That's because gas taxes are an unusually live wire in US politics, not because roads are fundamentally uneconomic. Until 2008 gas taxes did cover highway spending, and they now require general transfers because gas taxes weren't indexed to inflation. According to this website the taxes weren't increased since 1993, so in practice the US system has been deliberately starved of sustainable revenue.
https://taxpolicycenter.org/briefing-book/what-highway-trust...
"Congress could pay for projected highway and mass transit spending by simply raising the federal tax rate on gasoline and diesel fuel. Increasing those rates by 15 cents per gallon along with indexing the rates for inflation would increase federal revenues by $240 billion over ten years (CBO 2022)."
Balancing the highway books in the USA would be easy, and it's done already in most other parts of the world.

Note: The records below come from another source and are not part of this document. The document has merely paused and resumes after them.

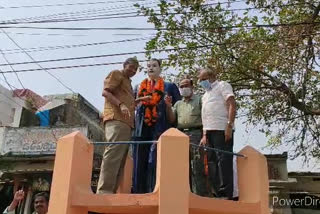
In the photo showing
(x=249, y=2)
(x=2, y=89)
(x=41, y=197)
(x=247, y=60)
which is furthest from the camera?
(x=2, y=89)

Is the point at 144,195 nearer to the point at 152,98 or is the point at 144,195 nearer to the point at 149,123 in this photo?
the point at 149,123

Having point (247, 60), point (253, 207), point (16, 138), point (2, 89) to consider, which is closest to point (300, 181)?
point (247, 60)

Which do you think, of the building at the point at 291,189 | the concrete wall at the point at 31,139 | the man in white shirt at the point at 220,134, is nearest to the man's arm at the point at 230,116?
the man in white shirt at the point at 220,134

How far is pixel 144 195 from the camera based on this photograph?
5.06 metres

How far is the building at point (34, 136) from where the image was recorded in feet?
42.5

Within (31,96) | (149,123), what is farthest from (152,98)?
(31,96)

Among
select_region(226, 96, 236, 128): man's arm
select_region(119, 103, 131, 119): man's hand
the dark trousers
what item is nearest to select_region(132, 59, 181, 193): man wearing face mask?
select_region(119, 103, 131, 119): man's hand

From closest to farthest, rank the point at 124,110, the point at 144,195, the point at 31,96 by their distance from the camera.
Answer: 1. the point at 144,195
2. the point at 124,110
3. the point at 31,96

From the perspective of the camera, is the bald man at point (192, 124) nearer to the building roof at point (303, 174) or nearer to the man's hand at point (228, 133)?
the man's hand at point (228, 133)

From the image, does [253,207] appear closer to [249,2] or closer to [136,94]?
[136,94]

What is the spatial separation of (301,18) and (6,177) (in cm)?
922

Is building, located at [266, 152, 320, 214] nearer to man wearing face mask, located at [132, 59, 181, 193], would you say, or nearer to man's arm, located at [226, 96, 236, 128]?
man wearing face mask, located at [132, 59, 181, 193]

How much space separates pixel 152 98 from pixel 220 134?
3.32 ft

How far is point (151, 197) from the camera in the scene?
5.03 metres
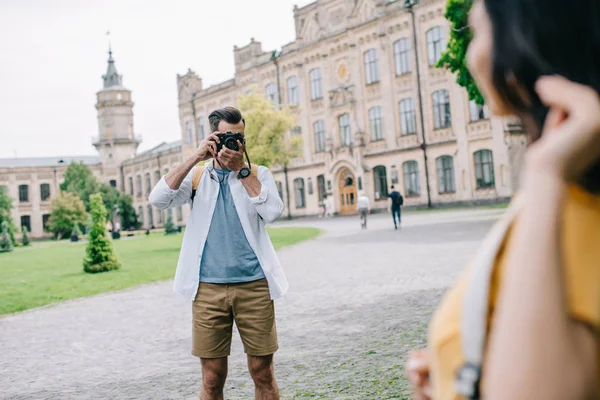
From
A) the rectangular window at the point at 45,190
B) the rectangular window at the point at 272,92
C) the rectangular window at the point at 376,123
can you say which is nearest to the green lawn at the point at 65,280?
the rectangular window at the point at 376,123

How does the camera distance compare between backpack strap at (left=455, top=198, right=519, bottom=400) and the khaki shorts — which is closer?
backpack strap at (left=455, top=198, right=519, bottom=400)

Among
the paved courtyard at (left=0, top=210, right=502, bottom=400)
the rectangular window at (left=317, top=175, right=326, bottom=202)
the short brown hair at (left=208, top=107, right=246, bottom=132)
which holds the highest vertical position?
the rectangular window at (left=317, top=175, right=326, bottom=202)

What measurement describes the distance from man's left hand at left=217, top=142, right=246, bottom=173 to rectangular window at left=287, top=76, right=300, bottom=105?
41.9 meters

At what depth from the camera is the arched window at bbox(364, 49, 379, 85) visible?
130 ft

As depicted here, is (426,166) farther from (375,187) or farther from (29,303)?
(29,303)

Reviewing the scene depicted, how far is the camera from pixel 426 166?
120 ft

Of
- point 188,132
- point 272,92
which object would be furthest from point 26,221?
point 272,92

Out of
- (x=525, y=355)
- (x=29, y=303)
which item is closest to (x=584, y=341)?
(x=525, y=355)

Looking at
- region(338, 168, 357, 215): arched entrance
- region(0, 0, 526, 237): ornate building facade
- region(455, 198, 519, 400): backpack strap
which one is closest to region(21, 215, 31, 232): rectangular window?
region(0, 0, 526, 237): ornate building facade

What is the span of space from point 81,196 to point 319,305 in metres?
57.0

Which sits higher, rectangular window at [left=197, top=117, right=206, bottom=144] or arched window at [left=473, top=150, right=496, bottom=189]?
rectangular window at [left=197, top=117, right=206, bottom=144]

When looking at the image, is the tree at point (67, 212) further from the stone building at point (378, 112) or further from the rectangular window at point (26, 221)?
the stone building at point (378, 112)

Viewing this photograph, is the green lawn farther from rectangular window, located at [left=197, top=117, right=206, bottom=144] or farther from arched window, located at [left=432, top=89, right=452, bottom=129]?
rectangular window, located at [left=197, top=117, right=206, bottom=144]

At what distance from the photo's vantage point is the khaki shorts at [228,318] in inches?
138
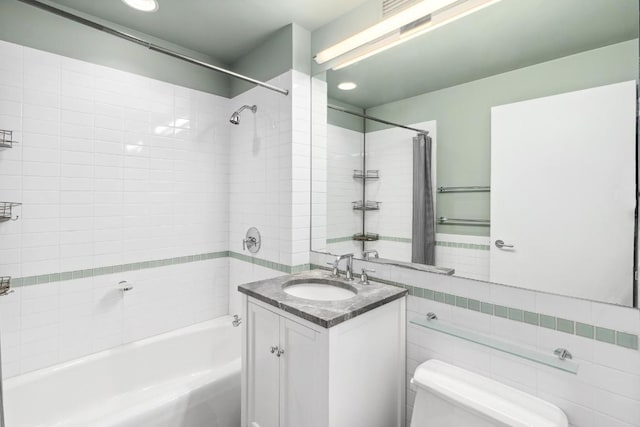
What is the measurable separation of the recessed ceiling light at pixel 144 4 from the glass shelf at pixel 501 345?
7.47ft

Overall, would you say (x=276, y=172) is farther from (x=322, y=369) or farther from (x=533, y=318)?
(x=533, y=318)

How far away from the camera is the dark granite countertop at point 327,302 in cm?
123

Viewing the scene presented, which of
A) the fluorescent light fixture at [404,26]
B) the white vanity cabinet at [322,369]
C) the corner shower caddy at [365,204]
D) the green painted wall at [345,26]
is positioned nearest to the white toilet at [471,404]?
the white vanity cabinet at [322,369]

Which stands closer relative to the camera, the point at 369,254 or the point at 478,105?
the point at 478,105

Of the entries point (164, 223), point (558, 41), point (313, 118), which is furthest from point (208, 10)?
point (558, 41)

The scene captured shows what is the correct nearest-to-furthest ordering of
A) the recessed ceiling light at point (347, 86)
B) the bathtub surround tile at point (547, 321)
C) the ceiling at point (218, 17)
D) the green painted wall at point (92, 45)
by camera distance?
the bathtub surround tile at point (547, 321), the green painted wall at point (92, 45), the ceiling at point (218, 17), the recessed ceiling light at point (347, 86)

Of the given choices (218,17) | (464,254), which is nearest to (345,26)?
(218,17)

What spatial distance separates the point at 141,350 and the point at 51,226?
985 mm

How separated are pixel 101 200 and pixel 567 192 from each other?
8.16 ft

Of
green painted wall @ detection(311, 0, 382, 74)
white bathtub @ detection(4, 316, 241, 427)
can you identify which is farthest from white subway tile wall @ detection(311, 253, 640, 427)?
green painted wall @ detection(311, 0, 382, 74)

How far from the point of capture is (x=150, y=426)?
149 centimetres

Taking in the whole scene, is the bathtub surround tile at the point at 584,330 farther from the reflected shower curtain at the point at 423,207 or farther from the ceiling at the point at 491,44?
the ceiling at the point at 491,44

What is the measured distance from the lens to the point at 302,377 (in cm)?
131

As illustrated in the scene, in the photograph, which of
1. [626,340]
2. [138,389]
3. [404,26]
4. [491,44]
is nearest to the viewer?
[626,340]
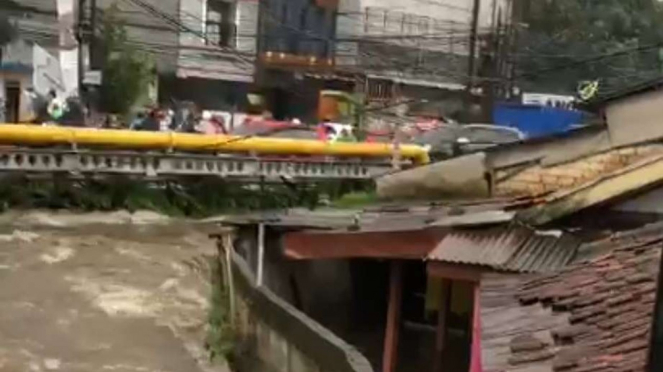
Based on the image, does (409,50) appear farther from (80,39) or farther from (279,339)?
(279,339)

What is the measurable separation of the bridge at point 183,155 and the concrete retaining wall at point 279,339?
5767mm

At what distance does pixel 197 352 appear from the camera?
994 cm

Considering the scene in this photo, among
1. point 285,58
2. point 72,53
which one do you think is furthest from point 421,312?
point 285,58

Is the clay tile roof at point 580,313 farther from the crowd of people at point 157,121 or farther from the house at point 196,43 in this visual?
the house at point 196,43

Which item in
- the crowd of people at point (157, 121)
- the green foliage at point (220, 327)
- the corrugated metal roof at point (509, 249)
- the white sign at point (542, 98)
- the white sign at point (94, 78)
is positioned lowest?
the green foliage at point (220, 327)

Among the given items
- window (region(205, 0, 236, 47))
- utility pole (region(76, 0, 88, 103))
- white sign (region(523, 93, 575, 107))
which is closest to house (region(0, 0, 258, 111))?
window (region(205, 0, 236, 47))

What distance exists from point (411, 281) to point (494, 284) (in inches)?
133

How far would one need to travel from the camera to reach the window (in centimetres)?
3031

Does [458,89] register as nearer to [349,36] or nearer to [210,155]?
[349,36]

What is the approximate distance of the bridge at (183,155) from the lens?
1459 cm

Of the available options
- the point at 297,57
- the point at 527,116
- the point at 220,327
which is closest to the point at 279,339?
the point at 220,327

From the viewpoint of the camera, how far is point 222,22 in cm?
3070

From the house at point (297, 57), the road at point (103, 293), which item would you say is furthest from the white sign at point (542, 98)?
the road at point (103, 293)

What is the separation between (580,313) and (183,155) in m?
11.5
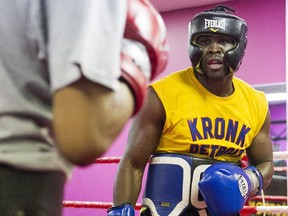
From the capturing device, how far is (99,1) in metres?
0.54

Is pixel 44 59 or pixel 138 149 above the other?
pixel 44 59

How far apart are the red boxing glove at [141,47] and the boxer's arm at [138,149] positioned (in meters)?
1.09

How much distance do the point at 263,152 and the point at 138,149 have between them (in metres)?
0.49

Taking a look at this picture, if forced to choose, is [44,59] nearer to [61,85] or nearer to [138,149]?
[61,85]

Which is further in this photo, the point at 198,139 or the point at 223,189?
the point at 198,139

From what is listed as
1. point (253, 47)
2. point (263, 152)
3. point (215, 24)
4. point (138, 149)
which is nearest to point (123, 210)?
point (138, 149)

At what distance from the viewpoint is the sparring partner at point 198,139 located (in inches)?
67.2

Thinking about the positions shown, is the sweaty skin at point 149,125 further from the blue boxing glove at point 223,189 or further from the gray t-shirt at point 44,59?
the gray t-shirt at point 44,59

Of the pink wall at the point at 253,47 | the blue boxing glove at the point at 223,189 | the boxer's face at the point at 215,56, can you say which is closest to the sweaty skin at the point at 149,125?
the boxer's face at the point at 215,56

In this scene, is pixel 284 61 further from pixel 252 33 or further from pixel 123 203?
pixel 123 203

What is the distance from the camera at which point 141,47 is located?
62 cm

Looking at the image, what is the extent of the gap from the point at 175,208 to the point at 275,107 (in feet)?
10.4

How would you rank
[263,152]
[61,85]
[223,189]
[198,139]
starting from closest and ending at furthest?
[61,85] < [223,189] < [198,139] < [263,152]

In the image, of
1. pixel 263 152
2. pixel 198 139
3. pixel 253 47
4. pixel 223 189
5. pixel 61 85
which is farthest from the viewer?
pixel 253 47
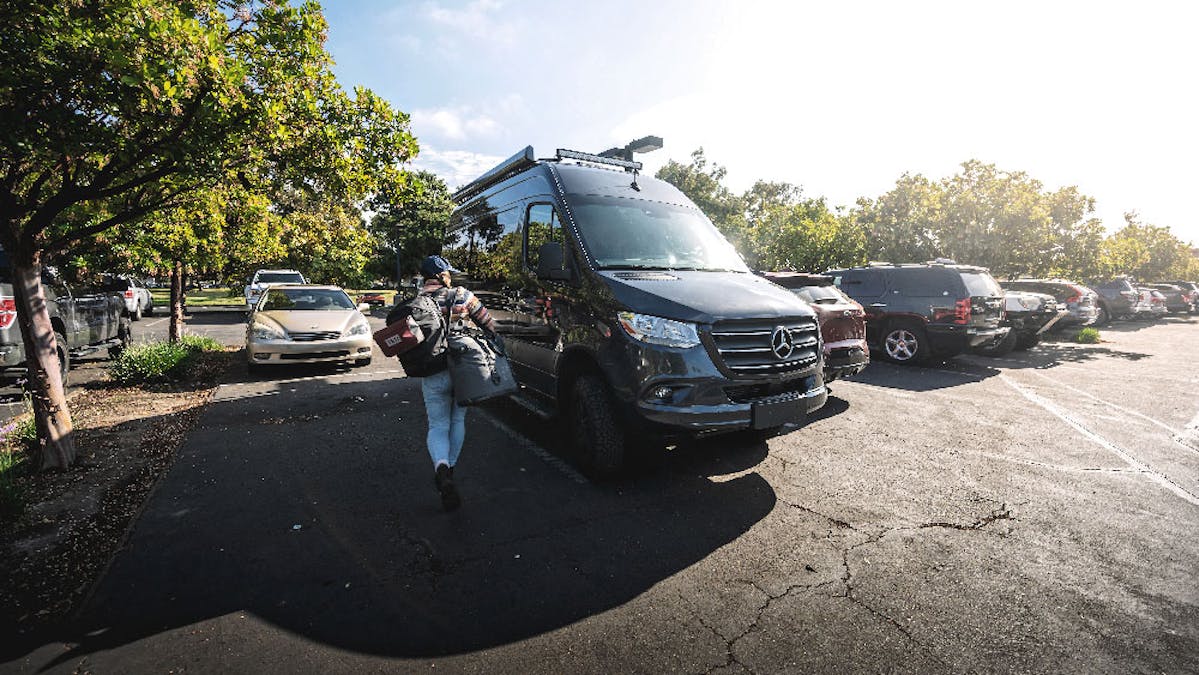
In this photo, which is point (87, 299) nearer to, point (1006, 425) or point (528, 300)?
point (528, 300)

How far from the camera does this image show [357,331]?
29.1 feet

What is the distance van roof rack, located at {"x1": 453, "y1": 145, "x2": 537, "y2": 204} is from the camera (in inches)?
212

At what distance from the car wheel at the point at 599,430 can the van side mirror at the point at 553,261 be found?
0.91 meters

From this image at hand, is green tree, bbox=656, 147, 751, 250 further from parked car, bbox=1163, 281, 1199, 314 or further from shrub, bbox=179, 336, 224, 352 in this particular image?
shrub, bbox=179, 336, 224, 352

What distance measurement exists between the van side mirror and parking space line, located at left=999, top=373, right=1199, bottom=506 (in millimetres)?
5375

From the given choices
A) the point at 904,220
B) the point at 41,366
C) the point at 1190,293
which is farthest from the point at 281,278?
the point at 1190,293

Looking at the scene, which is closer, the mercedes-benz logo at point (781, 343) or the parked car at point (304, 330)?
the mercedes-benz logo at point (781, 343)

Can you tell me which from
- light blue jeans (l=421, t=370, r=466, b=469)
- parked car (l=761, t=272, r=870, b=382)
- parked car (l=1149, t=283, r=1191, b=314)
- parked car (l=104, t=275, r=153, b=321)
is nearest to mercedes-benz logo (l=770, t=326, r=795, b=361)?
parked car (l=761, t=272, r=870, b=382)

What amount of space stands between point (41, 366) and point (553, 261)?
14.3ft

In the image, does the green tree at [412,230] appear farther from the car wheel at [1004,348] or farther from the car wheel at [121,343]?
the car wheel at [1004,348]

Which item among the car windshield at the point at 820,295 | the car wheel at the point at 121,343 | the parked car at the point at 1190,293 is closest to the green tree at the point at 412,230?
the car wheel at the point at 121,343

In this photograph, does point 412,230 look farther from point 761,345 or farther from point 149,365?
point 761,345

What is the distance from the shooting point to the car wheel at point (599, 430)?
4055mm

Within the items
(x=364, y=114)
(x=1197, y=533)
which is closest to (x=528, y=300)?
(x=364, y=114)
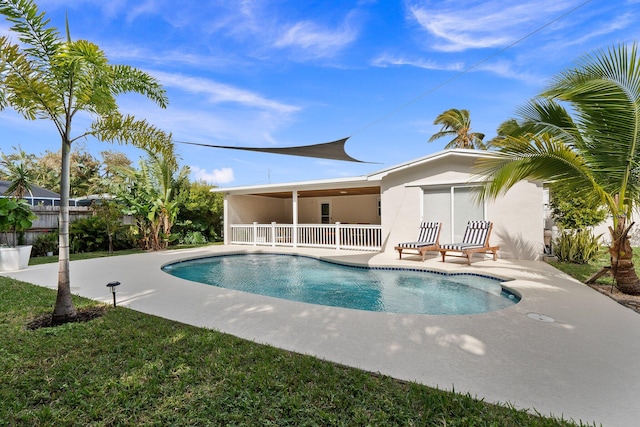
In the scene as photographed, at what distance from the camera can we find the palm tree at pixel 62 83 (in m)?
4.21

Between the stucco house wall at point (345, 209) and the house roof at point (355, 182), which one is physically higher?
the house roof at point (355, 182)

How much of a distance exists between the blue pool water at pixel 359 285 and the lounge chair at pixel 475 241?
4.57 feet

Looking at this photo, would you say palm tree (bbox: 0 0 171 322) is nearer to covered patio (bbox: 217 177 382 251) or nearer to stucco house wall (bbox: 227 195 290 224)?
covered patio (bbox: 217 177 382 251)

You've now admitted that most of the cost of maintaining and building roads in the US is borne by government subsidies.
I just looked up how Germany funds its road network. It turns out that 2/3rds of the funding comes from taxes (subsidies, in other words).[0]
0. https://bmdv.bund.de/DE/Themen/Mobilitaet/Infrastrukturplanu...
Funding is a subsidy only if it comes from tax/borrowing sources that aren't related to the thing being subsidized. If taxes levied on driving fund driving, that's not a subsidy. Also that page seems to be talking about all transport including railways, but we're only interested in roads here.
Germany spends ~16B EUR per year on roads at the federal level:
https://www.statista.com/statistics/1293915/federal-expendit...
The amount it gets from motor taxes is vastly in excess of that:
https://www.destatis.de/EN/Themes/Society-Environment/Enviro...
That's not surprising because Germany has the highest motor taxes in Europe:
https://www.acea.auto/press-release/motor-vehicle-taxation-b...
The US does subsidize roads but it doesn't have to, hasn't done so in the recent past and arguably shouldn't be doing so.
Germany is highly federal. The federal government only covers a portion of the cost of road construction and maintenance, with state and local governments carrying much (a majority, I think) of costs.
From what I see in your 2nd link, motor taxes do not even cover the federal government's contribution to road construction and maintenance, not to even mention what state and local governments pay.
You're saying the US doesn't have to subsidize roads, but removing that subsidy would require the US to raise fuel taxes and tolls by 200%. Rail can also break even if prices are increased. The reason governments subsidize HSR is because it has positive externalities.